Saturday, March 9, 2013

Circling Back through Dada - Sophie Tauber Arp

http://www.youtube.com/watch?v=XViiNxyPvL4
http://www.dada-companion.com/taeuber/
  • Sophie Taeuber was born in Davos in 1889. She went to Munich in the fall of 1910, where she studied in the textile workshop of an experimental studio directed by Wilhelm von Debschitz. After a year at the School of Applied Arts in Hamburg, she returned again to Debschitz' studio until she moved to Zurich. In the fall of 1915 Taeuber met Hans Arp. She and Arp embarked on an experiment with abstract forms. Taeuber's previous work with abstract geometric compositions in her designs for textiles formed the foundation of their collaborative duo-collages, which were composed of cut paper arranged in strict horizontal and vertical patterns. Taeuber also produced weavings from her own and Arp's designs and was in this respect one of the first artists in Zurich Dada to demonstrate the contribution of the applied arts to the development of abstract art.
  • Since 1916 Taeuber had been studying dance with Rudolf von Laban, a Swiss modern dancer and choreographer who advocated a radical form of expressive movement. In April of that year, Taeuber and Mary Wigman, a student of Laban's who would go on to become a prominent modern dancer, began performing at the Cabaret Voltaire dressed in costumes designed by other members of the Dada circle. In 1918 Taeuber received a commission to design the stage sets and marionettes for a production of Carlo Gozzi's play Il re cervo (König Hirsch/King Stag). It was the first performance of its kind to integrate Dada and psychoanalysis. Between 1920 and 1926 Taeuber traveled extensively, taking vacations with Hans Arp that were often spent in the company of other dadaists like Max Ernst, Paul Eluard, and Tristan Tzara, or Kurt Schwitters and Hannah Höch. 
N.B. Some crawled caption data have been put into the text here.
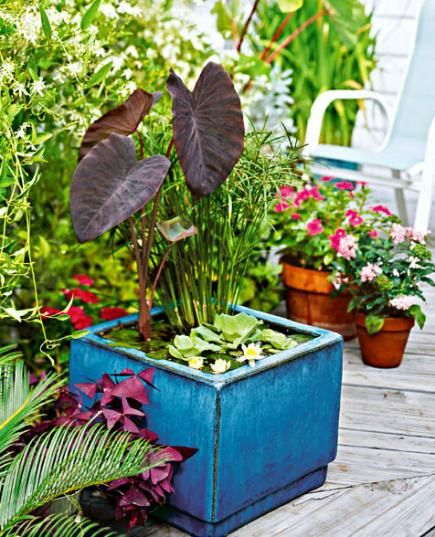Tall plants (elephant ear and dwarf papyrus) contrast with low-growing water lilies and water lettuce in a ceramic planter.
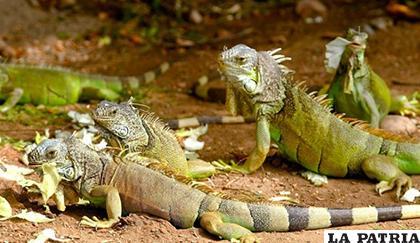 La muerte de las iguanas redujo en cantidad de 30.000 a 15.000 /LAOPINION.COM
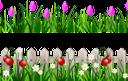 трава, забор, цветы, ромашка, тюльпан, клубника, зеленая трава, зеленое растение, газон, зеленый, grass, fence, flowers, chamomile, tulip, strawberry, green grass, green plant, lawn, green, gras, zaun, blumen, kamille, tulpe, erdbeere, grünes gras, grüne pflanze, rasen, grün, herbe, clôture, fleurs, camomille, tulipe, fraise, vert herbe, plante verte, pelouse, vert, pasto, manzanilla, tulipán, fresa, pasto verde, césped, erba, recinzione, fiori, camomilla, tulipano, fragola, erba verde, pianta verde, prato, grama, cerca, flores, camomila, tulipa, morango, grama verde, planta verde, gramado, verde, паркан, квіти, полуниця, зелена трава, зелена рослина, зелений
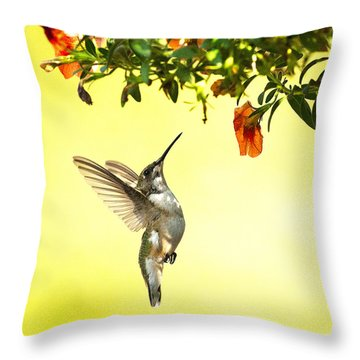 Hummingbird Under The Floral Canopy Throw Pillow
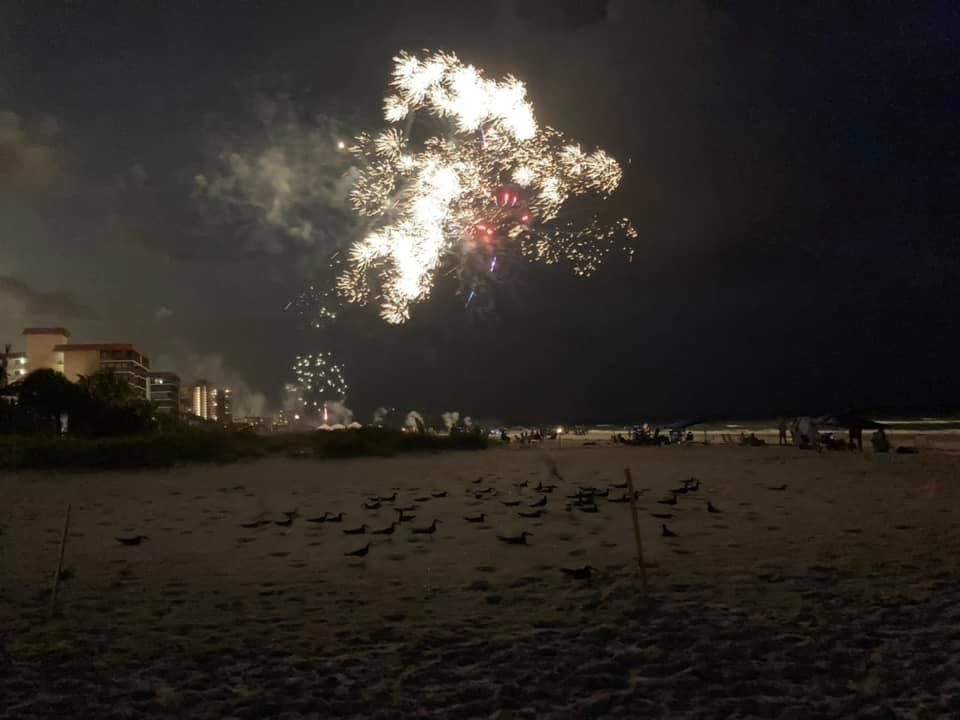Fireworks explode over a colony of Black Skimmers. Photo: Holley Short.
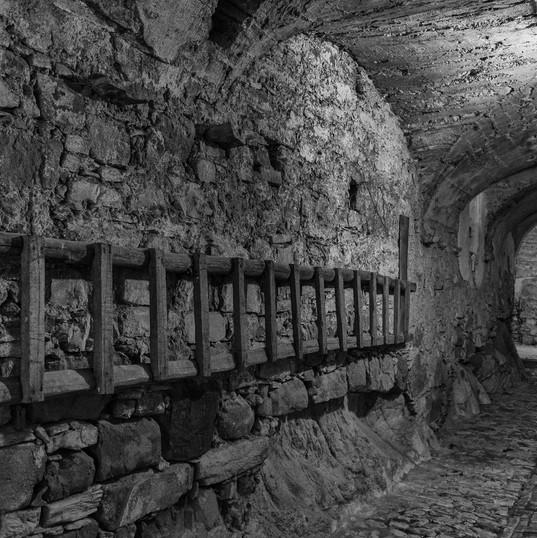 D2 Grezzani Giulio - Albisola Superiore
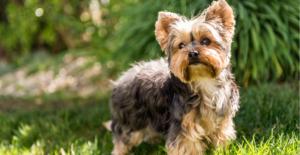 yorkshire-terrier-puppy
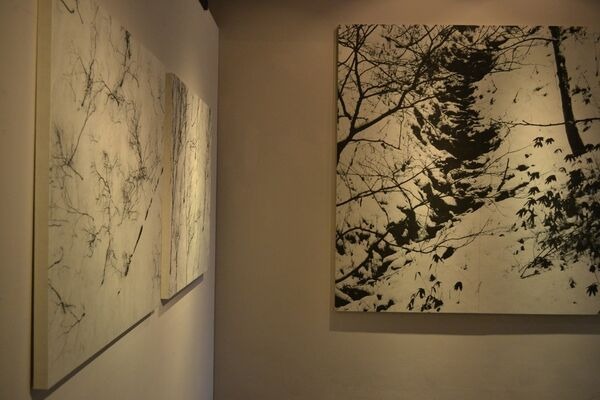 In search of solitude by Shouya Grigg, installation view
  • Sophie Taeuber died of accidental gas poisoning in 1943 while she and Arp were in Zurich attempting to obtain passage to the United States.
  • TEXT CREDITS
    More extensive is Amanda L. Hockensmith, 'Sophie Taeuber', published in Leah Dickerman (ed.), Dada. Zurich, Berlin, Hannover, Cologne, New York, Paris (National Gallery of Art : Washington DC 2005) 488 and online available at Dada biographies: Sophie Taeuber, an exhibition at the National Gallery of Art. The article is translated in French and published in Dada / Catalogue publié sous la direction de Laurent Le Bon (Éditions du centre Pompidou : Paris 2005).
Dada
France

In 1915, at an exhibition at the Tanner Gallery, she met the Dada artist Jean Arp, with whom she was to collaborate on numerous joint projects until her death in 1943. They married in 1922 and she changed her last name to Taeuber-Arp.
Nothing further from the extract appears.